|Desert grassland with mainly tobosa grass located at the top of the White Tank Mountains west of Phoenix, Arizona.|
After a mile and a half or so, the trail begins to head up the mountain. This trail has an elevation gain of about 1700 feet, topping out around 3300 feet. With the elevational gain, average annual temperature decreases several degrees and rainfall increases several inches. At the mountain base, rainfall averages about 8 inches annually. At the higher elevations rainfall probably averages around 14 inches annually. There is a rain gage at the top of the White Tanks but apparently gusty winds around the peak prevent it from collecting rain properly, so it is difficult to get an exact measurement of rainfall at the peak. Regardless, the vegetation tells us that rainfall is significantly higher and temperatures slightly lower. In the past decade or so I have seen snowfall above 3000 feet in the White Tanks only one time and never below that level. The lower temperatures, specifically lower freezing temperatures in winter, make conditions less ideal for cacti such as the saguaro. Saguaros are not able to survive freezing tempertures for longer than 24 hours. While the saguaro does grow near the peak it is quite rare in comparison to lower elevations. This is at least partially due to the increase in the amount of time freezing temperatures occur at the higher elevations.

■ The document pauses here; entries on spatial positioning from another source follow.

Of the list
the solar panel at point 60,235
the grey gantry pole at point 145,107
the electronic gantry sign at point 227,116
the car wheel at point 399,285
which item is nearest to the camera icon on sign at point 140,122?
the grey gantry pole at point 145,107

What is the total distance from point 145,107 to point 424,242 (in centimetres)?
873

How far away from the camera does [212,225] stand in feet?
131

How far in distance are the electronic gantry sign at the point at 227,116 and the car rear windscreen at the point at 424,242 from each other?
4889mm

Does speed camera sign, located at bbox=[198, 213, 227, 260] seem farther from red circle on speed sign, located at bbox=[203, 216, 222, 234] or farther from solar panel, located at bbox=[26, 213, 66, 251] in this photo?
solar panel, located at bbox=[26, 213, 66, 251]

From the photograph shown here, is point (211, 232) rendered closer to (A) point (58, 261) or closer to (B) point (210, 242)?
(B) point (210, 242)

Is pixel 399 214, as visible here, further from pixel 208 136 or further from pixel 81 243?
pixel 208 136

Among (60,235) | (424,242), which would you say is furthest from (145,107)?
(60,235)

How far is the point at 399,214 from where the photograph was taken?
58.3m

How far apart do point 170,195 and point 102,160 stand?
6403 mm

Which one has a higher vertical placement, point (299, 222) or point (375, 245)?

I think there may be another, possibly better, explanation for the decrease in cacti towards the top of the White Tanks though. Around 3000 feet the vegetation strongly shifts towards a desert grassland dense with tobosa grass. Tobosa increases because of the increased rainfall and because it can survive the freezing temperatures quite easily. Dense tobosa grass is possible out competing the cacti at these higher elevations. Another indicator of a problem for cacti at these higher elevations is the presence of charcoal. Obviously charcoal indicates fire has been present in the area at sometime in the past and cacti in general do not survive fire very well. Grass, such as tobosa, however, are very flammable and actually encourage fire to some extent. Grass, unlike cacti, are very adapted to fire through. While I have never seen or heard of a grass fire at the top of the White Tanks, the charcoal is evidence that it has happened at some time in the past. Even if fire happens only once every few decades, that is enough to severely limit the population of cacti in the area.
A few other plants that are relatively common at the higher elevations include desert agave and crucifixion thorn. Most of the desert agaves are pretty small and almost all appear to be clones that have grown from root sprouts of older plants.